-- Start of EXERCISE DATA --
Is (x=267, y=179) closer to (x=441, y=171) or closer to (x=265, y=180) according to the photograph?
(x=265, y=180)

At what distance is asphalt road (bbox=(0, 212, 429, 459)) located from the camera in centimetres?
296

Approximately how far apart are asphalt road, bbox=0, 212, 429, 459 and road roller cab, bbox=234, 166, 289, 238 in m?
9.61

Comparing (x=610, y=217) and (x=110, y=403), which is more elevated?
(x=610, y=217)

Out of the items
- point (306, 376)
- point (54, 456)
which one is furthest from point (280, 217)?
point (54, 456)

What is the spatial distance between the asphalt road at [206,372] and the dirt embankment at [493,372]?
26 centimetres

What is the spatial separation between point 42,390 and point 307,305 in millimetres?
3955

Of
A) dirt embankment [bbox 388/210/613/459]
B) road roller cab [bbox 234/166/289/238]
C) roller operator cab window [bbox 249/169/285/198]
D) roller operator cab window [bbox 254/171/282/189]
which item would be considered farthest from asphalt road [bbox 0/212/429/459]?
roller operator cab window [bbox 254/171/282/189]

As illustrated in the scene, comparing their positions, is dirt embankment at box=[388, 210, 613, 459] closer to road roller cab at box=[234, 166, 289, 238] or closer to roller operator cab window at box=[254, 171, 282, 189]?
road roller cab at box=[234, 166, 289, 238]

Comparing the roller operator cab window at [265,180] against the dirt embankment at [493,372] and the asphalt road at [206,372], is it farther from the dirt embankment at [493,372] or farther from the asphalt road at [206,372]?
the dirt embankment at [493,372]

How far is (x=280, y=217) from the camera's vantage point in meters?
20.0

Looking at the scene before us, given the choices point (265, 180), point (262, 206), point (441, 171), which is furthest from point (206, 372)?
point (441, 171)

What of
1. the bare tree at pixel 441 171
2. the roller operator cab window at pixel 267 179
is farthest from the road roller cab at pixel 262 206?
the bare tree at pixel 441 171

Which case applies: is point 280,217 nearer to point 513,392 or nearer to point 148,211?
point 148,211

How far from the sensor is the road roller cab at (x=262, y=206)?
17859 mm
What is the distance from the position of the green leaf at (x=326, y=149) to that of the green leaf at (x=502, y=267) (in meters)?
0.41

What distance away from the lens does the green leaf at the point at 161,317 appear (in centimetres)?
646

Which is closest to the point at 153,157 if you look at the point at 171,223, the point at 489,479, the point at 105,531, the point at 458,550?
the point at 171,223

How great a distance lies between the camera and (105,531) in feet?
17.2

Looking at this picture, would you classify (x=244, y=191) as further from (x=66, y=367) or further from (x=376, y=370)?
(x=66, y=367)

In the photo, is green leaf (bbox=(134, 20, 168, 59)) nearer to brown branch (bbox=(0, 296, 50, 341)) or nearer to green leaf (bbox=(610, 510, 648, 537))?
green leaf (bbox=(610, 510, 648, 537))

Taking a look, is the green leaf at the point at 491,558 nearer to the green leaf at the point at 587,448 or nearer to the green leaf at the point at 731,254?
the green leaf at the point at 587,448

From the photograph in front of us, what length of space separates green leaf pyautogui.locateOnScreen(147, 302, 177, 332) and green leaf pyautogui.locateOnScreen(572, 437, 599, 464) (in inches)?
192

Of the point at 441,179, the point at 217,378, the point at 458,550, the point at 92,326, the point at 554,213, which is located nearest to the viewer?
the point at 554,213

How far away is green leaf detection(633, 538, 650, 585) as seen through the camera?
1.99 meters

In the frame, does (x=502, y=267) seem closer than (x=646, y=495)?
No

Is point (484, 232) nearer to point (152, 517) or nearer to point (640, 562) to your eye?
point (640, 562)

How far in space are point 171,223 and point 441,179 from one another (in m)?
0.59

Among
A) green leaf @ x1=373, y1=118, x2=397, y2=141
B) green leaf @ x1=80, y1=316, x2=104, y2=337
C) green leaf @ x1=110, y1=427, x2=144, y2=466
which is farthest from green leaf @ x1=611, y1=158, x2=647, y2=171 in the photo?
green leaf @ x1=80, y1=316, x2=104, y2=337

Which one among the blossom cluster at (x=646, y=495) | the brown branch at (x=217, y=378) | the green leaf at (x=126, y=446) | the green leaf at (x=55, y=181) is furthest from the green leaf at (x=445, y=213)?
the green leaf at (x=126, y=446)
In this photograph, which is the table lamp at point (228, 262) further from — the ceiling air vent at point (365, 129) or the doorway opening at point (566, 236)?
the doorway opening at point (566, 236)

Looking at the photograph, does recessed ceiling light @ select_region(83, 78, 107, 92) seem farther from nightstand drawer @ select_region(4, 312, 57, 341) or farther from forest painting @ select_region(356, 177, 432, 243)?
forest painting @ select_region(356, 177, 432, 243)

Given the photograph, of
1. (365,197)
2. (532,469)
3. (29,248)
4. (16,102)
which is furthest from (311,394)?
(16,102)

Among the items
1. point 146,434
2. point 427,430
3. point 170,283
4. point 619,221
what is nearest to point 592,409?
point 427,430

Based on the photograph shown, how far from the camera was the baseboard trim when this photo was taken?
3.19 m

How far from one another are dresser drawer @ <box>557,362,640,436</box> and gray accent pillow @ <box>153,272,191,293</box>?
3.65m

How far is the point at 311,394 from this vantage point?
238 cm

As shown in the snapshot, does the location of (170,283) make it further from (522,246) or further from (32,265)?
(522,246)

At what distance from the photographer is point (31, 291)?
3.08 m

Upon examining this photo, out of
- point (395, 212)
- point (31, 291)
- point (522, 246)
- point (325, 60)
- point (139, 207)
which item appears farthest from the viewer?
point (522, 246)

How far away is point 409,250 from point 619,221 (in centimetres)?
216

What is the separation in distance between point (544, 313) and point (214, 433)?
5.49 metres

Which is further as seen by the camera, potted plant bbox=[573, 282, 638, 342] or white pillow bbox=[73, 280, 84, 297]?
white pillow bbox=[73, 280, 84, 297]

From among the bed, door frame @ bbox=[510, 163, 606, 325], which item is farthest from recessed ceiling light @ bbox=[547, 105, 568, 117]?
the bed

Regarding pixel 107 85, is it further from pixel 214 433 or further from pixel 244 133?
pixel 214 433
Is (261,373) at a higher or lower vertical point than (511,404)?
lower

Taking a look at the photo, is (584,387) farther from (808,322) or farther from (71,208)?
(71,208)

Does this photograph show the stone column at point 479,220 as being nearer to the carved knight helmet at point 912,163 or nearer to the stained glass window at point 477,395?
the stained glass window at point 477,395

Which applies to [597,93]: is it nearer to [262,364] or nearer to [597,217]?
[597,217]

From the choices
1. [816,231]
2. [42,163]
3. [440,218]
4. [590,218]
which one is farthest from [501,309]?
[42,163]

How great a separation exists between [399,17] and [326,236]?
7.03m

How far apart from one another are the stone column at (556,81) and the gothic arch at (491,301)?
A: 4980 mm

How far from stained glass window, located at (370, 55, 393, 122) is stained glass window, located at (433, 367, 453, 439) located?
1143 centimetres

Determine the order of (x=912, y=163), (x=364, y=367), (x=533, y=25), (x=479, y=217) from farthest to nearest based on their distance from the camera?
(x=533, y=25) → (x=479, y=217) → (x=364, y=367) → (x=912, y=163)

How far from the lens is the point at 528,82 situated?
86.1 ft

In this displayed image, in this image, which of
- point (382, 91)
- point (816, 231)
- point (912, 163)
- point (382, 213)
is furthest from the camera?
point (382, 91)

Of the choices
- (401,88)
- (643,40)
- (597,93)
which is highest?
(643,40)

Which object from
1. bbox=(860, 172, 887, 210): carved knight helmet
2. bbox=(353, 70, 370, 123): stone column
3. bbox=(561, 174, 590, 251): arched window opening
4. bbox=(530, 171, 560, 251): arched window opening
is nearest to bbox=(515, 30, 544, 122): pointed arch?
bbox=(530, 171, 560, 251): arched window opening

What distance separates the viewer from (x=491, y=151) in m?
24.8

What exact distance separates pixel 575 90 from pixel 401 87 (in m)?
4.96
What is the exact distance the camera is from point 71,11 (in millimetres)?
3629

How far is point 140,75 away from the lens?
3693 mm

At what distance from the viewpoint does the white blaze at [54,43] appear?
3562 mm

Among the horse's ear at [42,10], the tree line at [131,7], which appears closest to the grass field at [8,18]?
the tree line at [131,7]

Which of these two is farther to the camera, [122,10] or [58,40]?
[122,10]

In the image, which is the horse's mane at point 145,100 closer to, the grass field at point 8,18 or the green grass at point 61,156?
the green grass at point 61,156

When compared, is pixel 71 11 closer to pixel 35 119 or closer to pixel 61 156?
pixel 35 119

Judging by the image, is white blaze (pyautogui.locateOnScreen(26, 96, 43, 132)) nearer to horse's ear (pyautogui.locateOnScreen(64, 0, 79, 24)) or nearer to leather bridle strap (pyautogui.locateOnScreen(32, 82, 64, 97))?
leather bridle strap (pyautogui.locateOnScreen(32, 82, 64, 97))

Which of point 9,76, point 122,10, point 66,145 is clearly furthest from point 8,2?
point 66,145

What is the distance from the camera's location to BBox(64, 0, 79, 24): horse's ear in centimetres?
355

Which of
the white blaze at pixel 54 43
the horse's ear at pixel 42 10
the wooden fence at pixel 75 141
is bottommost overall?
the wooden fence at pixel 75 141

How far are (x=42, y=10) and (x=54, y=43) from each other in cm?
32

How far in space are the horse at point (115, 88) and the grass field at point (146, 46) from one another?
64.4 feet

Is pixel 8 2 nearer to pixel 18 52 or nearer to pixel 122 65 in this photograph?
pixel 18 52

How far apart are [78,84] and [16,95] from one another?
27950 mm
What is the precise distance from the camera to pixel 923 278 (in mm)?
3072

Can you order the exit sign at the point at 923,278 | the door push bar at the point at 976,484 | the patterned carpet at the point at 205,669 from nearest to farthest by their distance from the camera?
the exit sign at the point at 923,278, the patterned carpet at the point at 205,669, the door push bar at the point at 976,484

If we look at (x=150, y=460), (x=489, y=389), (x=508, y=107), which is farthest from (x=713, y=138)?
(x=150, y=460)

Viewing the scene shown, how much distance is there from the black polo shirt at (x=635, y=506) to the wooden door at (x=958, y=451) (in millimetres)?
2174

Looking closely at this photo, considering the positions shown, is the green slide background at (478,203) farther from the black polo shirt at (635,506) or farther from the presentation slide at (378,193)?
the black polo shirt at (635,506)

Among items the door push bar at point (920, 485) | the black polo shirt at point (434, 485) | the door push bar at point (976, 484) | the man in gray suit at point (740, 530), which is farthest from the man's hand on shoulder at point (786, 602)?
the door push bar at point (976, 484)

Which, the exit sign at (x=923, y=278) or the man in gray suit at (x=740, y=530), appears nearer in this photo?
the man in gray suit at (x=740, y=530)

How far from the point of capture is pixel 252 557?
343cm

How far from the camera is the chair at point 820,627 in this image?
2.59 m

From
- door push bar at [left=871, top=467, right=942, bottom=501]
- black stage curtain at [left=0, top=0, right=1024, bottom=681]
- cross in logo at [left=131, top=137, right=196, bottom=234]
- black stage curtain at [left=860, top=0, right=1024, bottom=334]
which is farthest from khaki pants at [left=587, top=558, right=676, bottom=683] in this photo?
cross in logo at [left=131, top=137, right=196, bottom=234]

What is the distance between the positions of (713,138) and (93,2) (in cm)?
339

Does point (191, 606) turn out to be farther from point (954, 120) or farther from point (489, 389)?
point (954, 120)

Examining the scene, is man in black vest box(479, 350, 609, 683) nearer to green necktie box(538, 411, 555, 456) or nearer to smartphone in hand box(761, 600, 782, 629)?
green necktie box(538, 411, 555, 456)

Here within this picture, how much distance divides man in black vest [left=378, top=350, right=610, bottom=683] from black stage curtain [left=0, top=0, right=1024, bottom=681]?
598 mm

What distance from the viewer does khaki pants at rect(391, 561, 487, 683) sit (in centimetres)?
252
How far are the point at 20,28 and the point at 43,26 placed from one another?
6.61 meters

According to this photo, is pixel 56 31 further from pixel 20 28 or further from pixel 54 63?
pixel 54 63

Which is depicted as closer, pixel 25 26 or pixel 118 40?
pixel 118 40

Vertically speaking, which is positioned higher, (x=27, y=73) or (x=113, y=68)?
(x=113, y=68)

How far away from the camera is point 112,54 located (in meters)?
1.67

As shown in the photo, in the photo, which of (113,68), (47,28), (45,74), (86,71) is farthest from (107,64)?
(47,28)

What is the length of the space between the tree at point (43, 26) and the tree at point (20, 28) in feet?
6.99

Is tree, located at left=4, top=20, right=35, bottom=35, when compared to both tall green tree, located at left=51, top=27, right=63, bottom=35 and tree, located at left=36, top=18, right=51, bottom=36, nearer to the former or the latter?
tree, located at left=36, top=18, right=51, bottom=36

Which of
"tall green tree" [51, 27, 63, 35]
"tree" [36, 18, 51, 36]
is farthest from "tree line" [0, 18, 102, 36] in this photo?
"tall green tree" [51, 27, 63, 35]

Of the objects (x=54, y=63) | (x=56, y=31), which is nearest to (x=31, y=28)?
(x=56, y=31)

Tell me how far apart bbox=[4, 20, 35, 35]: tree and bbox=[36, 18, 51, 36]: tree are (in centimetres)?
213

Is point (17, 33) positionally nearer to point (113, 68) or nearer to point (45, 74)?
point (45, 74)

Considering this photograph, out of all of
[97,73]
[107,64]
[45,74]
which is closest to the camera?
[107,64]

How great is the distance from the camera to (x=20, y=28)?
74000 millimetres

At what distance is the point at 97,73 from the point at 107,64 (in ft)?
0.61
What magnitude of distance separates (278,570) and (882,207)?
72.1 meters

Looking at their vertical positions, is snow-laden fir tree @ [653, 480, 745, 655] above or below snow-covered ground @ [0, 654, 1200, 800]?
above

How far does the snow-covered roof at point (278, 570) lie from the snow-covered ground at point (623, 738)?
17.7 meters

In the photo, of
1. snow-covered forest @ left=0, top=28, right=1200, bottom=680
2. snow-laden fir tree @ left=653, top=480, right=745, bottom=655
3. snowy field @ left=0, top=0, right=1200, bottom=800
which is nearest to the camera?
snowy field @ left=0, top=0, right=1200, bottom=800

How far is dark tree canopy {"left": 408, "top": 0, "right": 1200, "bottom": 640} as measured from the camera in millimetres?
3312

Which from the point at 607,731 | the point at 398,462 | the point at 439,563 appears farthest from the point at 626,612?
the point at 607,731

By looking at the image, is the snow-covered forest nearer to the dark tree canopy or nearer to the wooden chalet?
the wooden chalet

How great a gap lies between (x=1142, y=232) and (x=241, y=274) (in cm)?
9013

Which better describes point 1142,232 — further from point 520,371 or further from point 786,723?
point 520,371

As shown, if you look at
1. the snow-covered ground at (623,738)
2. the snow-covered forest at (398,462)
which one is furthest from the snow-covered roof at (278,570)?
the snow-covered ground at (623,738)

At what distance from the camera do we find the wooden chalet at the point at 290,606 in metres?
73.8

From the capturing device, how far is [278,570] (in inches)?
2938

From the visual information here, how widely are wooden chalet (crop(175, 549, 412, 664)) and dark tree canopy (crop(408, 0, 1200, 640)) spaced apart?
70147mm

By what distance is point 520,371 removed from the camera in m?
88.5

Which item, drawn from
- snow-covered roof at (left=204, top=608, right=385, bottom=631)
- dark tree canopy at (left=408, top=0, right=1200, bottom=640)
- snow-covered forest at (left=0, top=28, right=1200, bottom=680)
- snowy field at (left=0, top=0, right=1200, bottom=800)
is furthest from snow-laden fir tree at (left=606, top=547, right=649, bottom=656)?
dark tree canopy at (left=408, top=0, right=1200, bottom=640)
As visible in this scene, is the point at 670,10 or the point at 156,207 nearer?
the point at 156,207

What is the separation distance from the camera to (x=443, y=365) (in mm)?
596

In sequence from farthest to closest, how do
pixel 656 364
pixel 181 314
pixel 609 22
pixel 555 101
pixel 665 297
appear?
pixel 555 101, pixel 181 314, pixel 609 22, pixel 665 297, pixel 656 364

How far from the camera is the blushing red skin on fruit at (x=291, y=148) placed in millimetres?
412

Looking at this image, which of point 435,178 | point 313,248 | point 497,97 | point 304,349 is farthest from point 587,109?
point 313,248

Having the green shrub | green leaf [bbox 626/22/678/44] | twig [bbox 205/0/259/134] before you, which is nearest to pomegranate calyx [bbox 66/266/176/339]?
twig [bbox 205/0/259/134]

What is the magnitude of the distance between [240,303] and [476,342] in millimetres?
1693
-- End of EXERCISE DATA --
WHAT TO WORK ON
Rewrite the lines of the listing above as a JSON list of strings, one string per line and no blank lines, from the line containing "What is the magnitude" up to and including the last line of the listing.

WRITTEN RESPONSE
[
  "What is the magnitude of the distance between [240,303] and [476,342] in millimetres?",
  "1693"
]